“Tax time is universally considered a hotbed for malicious and scam-related activity,” said Security Expert Nick Savvides, one such specialist at Symantec, makers of Norton.
“The scammers will use this time to impersonate the ATO via email, SMS and phone-calls, because they know people are busy working on tax returns or waiting for refunds, so they are more likely to believe them.
This week, the scams have kicked into gear as fake ATO emails appear in the inboxes of plenty of Australians, claiming to be from the right people and suggesting that someone from the tax department has a refund for you to put right into your bank account.
We shouldn’t have to point out that this is all fake, especially since it’s unlikely you’ve put your tax in from the beginning of the financial year, especially before the new financial year has begun, which is when this story was posted.
Despite this, there are some dead giveaways to alert you to the fact that the email isn’t from the ATO.

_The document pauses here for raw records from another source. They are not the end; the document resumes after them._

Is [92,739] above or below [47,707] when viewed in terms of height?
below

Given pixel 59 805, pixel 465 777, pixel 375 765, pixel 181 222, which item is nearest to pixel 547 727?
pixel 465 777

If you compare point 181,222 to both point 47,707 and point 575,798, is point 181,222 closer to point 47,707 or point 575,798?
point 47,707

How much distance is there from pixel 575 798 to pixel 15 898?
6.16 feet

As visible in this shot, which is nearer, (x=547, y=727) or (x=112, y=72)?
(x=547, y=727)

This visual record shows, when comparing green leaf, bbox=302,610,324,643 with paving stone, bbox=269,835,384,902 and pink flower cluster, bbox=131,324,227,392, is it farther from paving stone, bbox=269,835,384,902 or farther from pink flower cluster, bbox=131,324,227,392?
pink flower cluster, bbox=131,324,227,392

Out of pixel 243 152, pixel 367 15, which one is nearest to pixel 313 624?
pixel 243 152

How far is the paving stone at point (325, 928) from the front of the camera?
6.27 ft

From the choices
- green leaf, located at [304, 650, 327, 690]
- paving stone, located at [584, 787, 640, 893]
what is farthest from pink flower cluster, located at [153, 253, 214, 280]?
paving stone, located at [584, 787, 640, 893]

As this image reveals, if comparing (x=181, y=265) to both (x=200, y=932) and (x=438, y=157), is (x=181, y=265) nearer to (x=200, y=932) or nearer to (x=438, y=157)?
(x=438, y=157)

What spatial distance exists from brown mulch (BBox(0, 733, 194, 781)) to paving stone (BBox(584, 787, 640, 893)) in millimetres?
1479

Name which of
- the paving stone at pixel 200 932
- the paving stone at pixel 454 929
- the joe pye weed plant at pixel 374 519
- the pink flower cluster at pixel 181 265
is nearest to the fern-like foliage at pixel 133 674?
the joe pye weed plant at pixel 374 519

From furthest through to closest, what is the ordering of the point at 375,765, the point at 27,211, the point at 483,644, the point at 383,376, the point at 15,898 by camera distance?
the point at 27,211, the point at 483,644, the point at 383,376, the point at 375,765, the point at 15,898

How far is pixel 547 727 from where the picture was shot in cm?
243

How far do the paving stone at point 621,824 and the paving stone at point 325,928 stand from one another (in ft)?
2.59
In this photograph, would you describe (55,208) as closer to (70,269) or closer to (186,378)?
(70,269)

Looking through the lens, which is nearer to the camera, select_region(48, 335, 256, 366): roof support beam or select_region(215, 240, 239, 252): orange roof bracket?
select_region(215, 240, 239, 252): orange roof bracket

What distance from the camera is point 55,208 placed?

One of these is the inclusion of a ZIP file, which is the payload for the scam being emailed. Inside that zip file is a nasty little Trojan Horse of a virus that has been designed to steal information from your computer, usually of a financial nature. Generally, emails with ZIP files attached should be approached carefully, and if all else fails, call the person or company who sent you the email and ask if they meant to send you a ZIP file. If they say no, delete it promptly.
Internet security and anti-virus software will help combat these viruses, but being on guard yourself is an even better way to make sure you don’t get caught by an emailed tax scam.
“We recommend being extremely cautious of emails, SMSs and phone calls claiming to be from the ATO,” said Savvides. “The ATO will never use threatening language on the phone or in writing, or request personal information via email. If you’re not sure about the validity of any communications, call the ATO directly on their registered phone number.”
Currently, the ATO scams are more of a problem on Windows computers, but Mac users aren’t completely immune to these attacks and scams, so regardless of what operating system you’re using, you still need to be on alert when these sorts of emails come in, and make sure you have some form of security software loaded on your computer.
If in doubt, however, call the ATO on one of its lines to find out if the email you received was real. We’d hazard a guess that it’s not, especially if it arrived with a ZIP file attached and said that you needed to unzip it to receive the tax refund, but if you don’t believe us, you can still make a phone call to the right people to find out for yourself, that way you won’t get caught in the deceit of another scammer again.